- Occupations: Actress, model
- Years active: 1997–present

= Sarah Mutch =

Canadian fashion model and actress

Sarah Mutch is a Canadian fashion model and actress. She is best known for the Guess campaigns, Italian Vogue, Maxim covers and commercials. Mutch has also starred in films including Chillerama, Funkytown and The Seamstress.

==Career==
Sarah began her professional career when she was discovered by Jeff Palffy in Vancouver, British Columbia. She moved to New York City to continue her career after a year into it. She made her acting debut in the television series Smallville (2001-2011). She guest starred in the television series Supernatural released in 2006. Sarah had a role in Jake 2.0.

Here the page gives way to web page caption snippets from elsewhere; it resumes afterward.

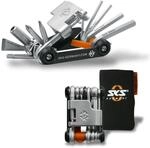 SKS GERMANY TOM 18 Multitool f&uuml;r Fahrr&auml;der | 18-in-1-Minitool f&uuml;r Fahrr&auml;der,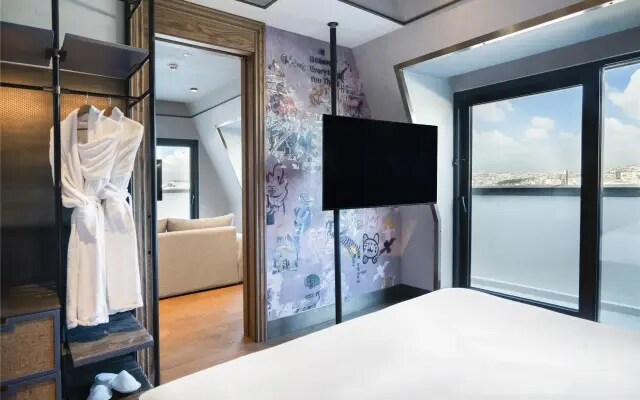 Canopy By Hilton Istanbul Taksim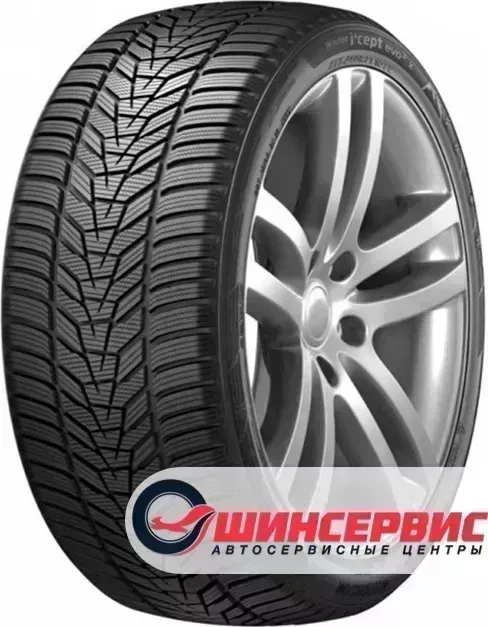 Шина Hankook Winter I Cept Evo3 W330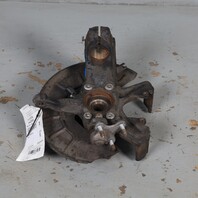 2011-2017 Volkswagen Jetta Beetle Left Front Spindle Knuckle Hub OEM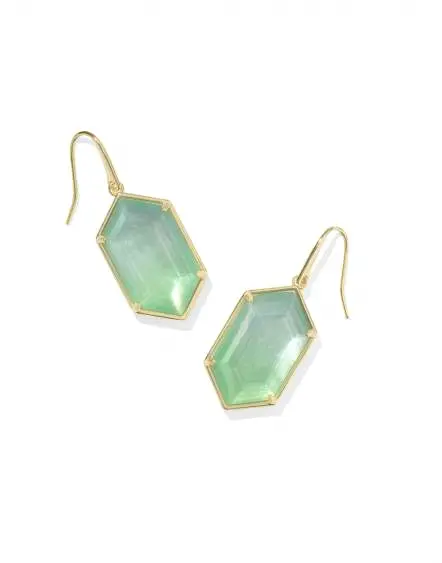 Hallie Drop Earrings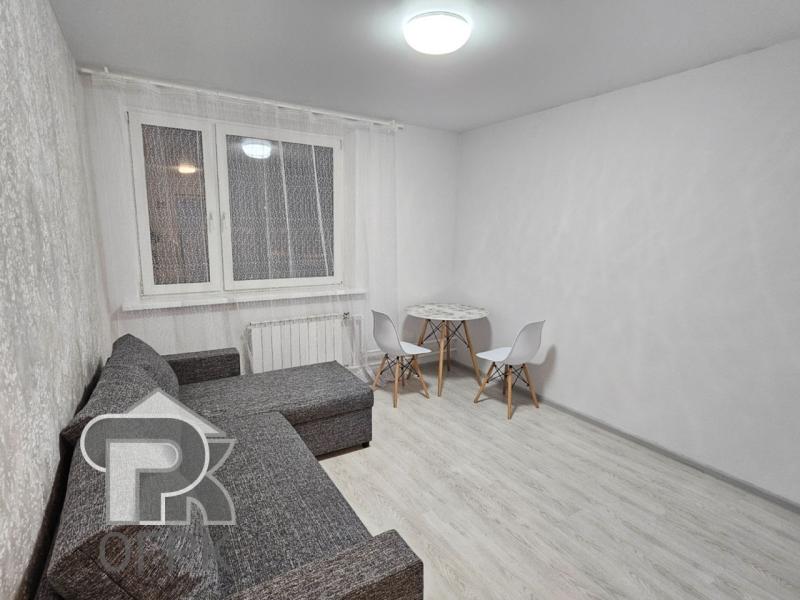 Квартира-Студия, 17 м², 1/16 этаж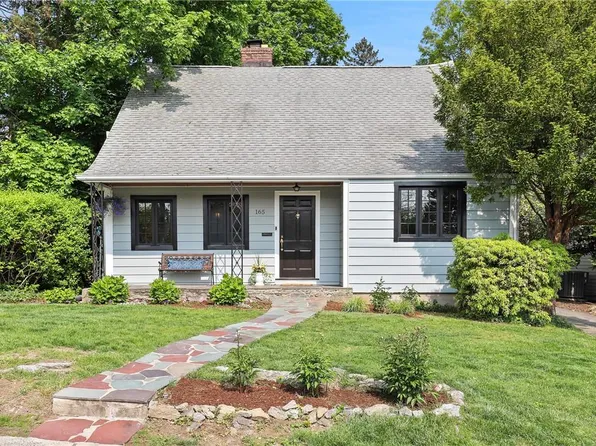 165 E Garden Road, Larchmont, NY 10538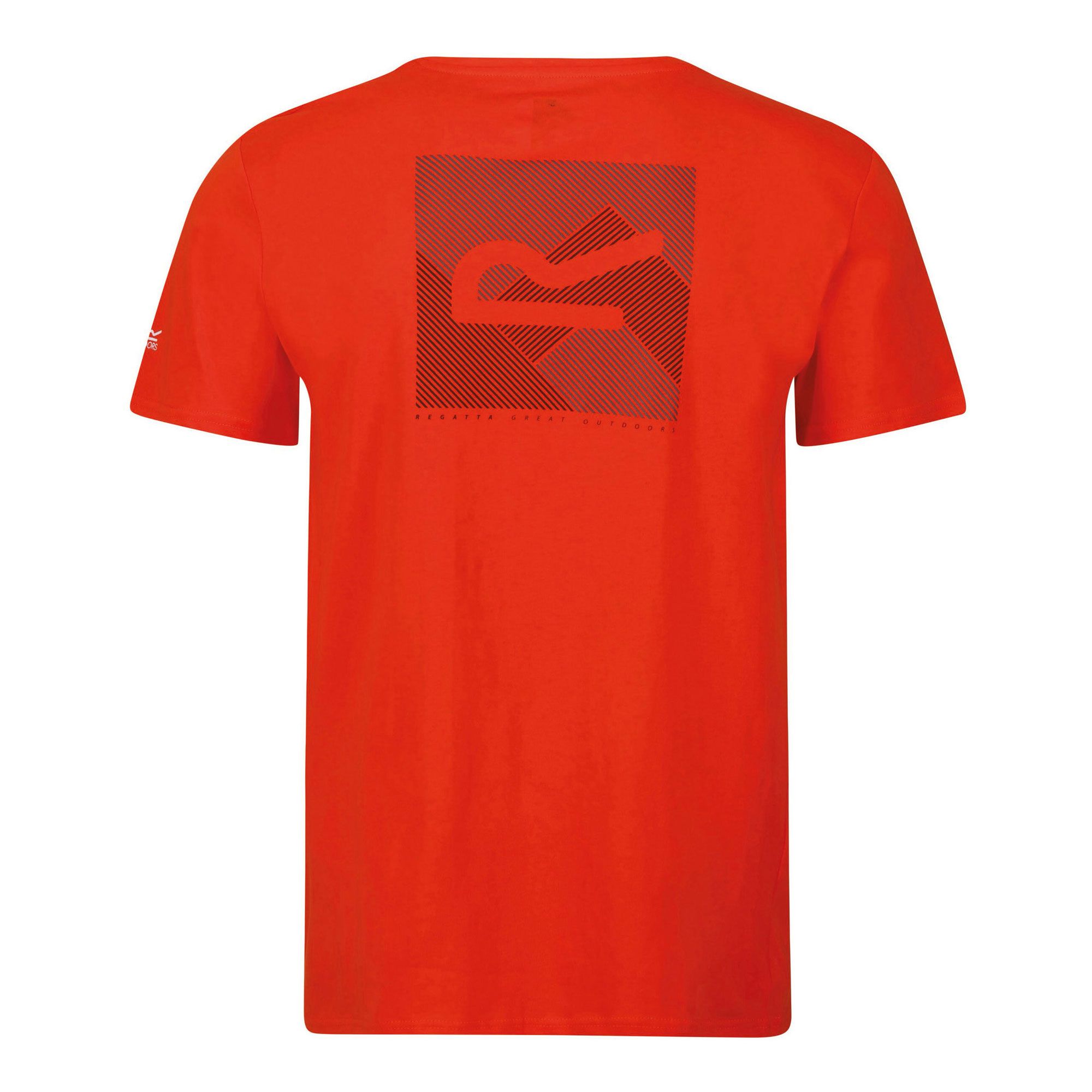 Regatta Breezed III Shirt Herren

Sarah has appeared in the multiple shows and has made various appearances in magazines like Vogue, Cosmopolitan, and Elle. She took the lead role in the 2011 Canadian movie, Funkytown which debuted at the Toronto film festival in September 2010.

She was featured on the May and June 2010 cover of Ocean Drive.

==Credits==
===Movies===

| Year | Film | Role | Notes |
|---|---|---|---|
| 2011 | Chillerama | Louise | Segment: "Wadzilla" |
| 2011 | Funkytown | Adriana |  |
| 2009 | The Seamstress | Lizzie |  |

===Television===

| Year | Television | Role | Notes |
|---|---|---|---|
| 2009 | Stargate Universe | Adriana | Episode: "Earth" |
| 2006 | Supernatural | Brandi | Episode: "Provenance |
| 2005 | Smallville | Melissa Page | Episode: "Exposed" |
| 2005 | Jake 2.0 | Model #1 | Episode: The Good, the Bad, and the Geeky |
| 2002 | Special Unit 2 | Elanna | Episode: The Wish |

==Personal life==
Sarah married real estate businessman Kurt Rappaport. Kurt is the CEO of the Beverly-Hills based Westside Estate Agency. They became engaged in 2015 and married in 2017. The two divorced in 2019.

==Recognition==
- Ranked 67th on the maxim magazine hot 100 of the 2008 list.
- Maxim's world's sexiest supermodel of 2008.